Será que a Bimby vale o dinheiro?

Uma das maiores questões que grande parte das pessoas, na hora de comprar a bimby, coloca é se vale, realmente, o investimento. Se por um lado, é mais do que sabido que este robot é fundamental para poupar tempo, e experimentar receitas que, em outras circunstâncias, nunca arriscaríamos, por outro, o preço é demasiado elevado. Quando surgiu em Portugal, há mais de uma década, a thermomix custava cerca de oitocentos euro, sendo, actualmente, o ultimo modelo: a TM5, vendido por mil duzentos e quarenta. Não é propriamente uma pechincha, e há quem faça um enorme sacrifício para a pagar, pelo que é necessário ponderar se é um gasto que poderá vir, ou não, a ser rentabilizado. Pessoalmente, considero que, para quem não gosta de cozinhar, ou não o faz regulamente é pura, e simplesmente, dinheiro deitado à rua.
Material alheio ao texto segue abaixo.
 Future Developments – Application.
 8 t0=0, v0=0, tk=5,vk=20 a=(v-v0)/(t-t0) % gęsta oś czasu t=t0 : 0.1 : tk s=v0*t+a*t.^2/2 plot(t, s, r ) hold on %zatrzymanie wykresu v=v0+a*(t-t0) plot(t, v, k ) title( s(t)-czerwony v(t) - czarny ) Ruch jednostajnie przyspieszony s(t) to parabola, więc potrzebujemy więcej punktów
No entanto, para quem, como eu, passa a vida na cozinha, a poupança, quer de tempo, quer de dinheiro, pode, a médio/longo prazo, ser enorme, nomeadamente pelos seguintes motivos:

1. Se pensarmos nos electrodomésticos que a Bimby substitui: batedeira, picadora, panela a vapor, balança, máquina de pão, liquidificador, entre outros, concluímos, rapidamente, que uma família poupa, em média, cerca de quinhentos euros, isto, para não falar do espaço.

2. Tal como referi neste post, permite preparar um vasto leque de alimentos, como farinhas, iogurtes, bolachas, molhos manteigas vegetais, entre outros, cujo preço de compra é muito mais elevado, para além de dispensar idas desnecessárias ao supermercado.
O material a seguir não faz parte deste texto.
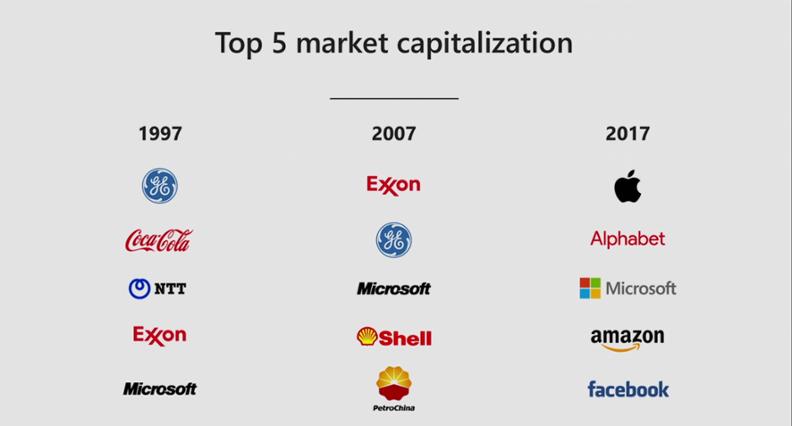 market leaders.png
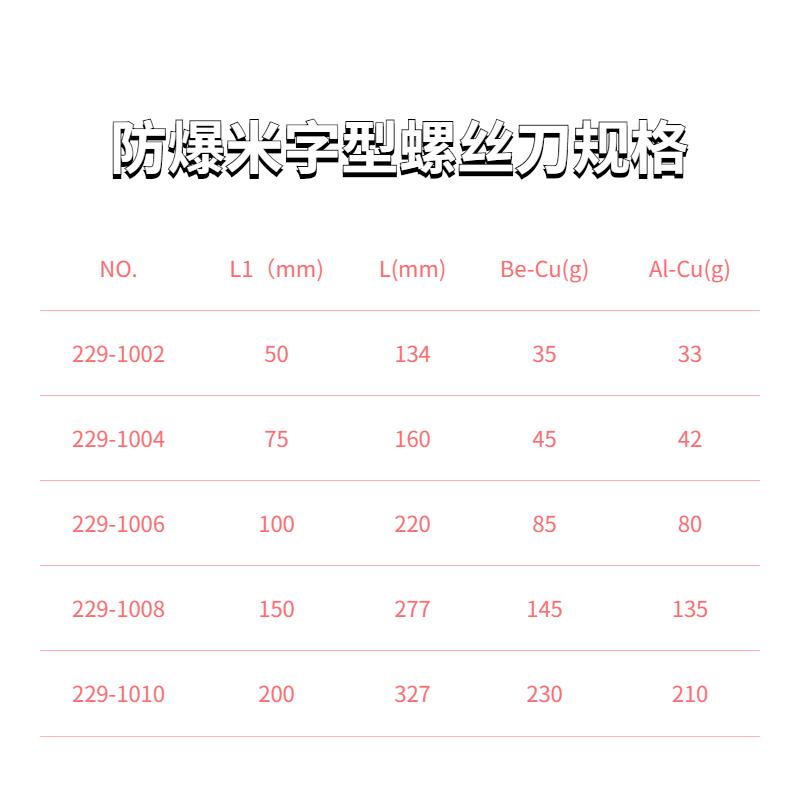 防爆米字型螺丝刀规格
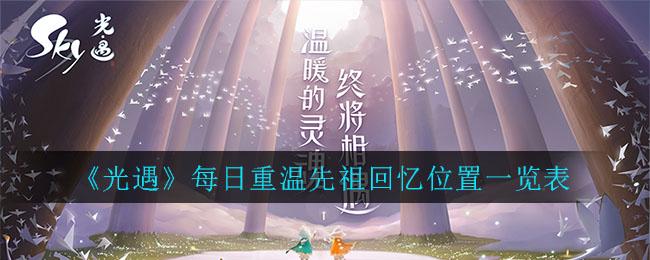 《光遇》每日重温先祖回忆位置一览表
3. Já diz o ditado, que tempo é dinheiro e, no caso da Bimby, a economia é gigantesca. Pratos que demoram imenso tempo a cozinhar, como por exemplo, empadão, e necessitam de vigilância permanente, com esta maravilhosa máquina, basta carregar nos botões, e esperar. Por exemplo, costumo aspirar a casa e engomar roupa, enquanto faço o jantar. Até já me disseram, que, a partir de agora, posso pensar em ter filhos, porque tenho mais tempo disponível, mas não vamos exagerar.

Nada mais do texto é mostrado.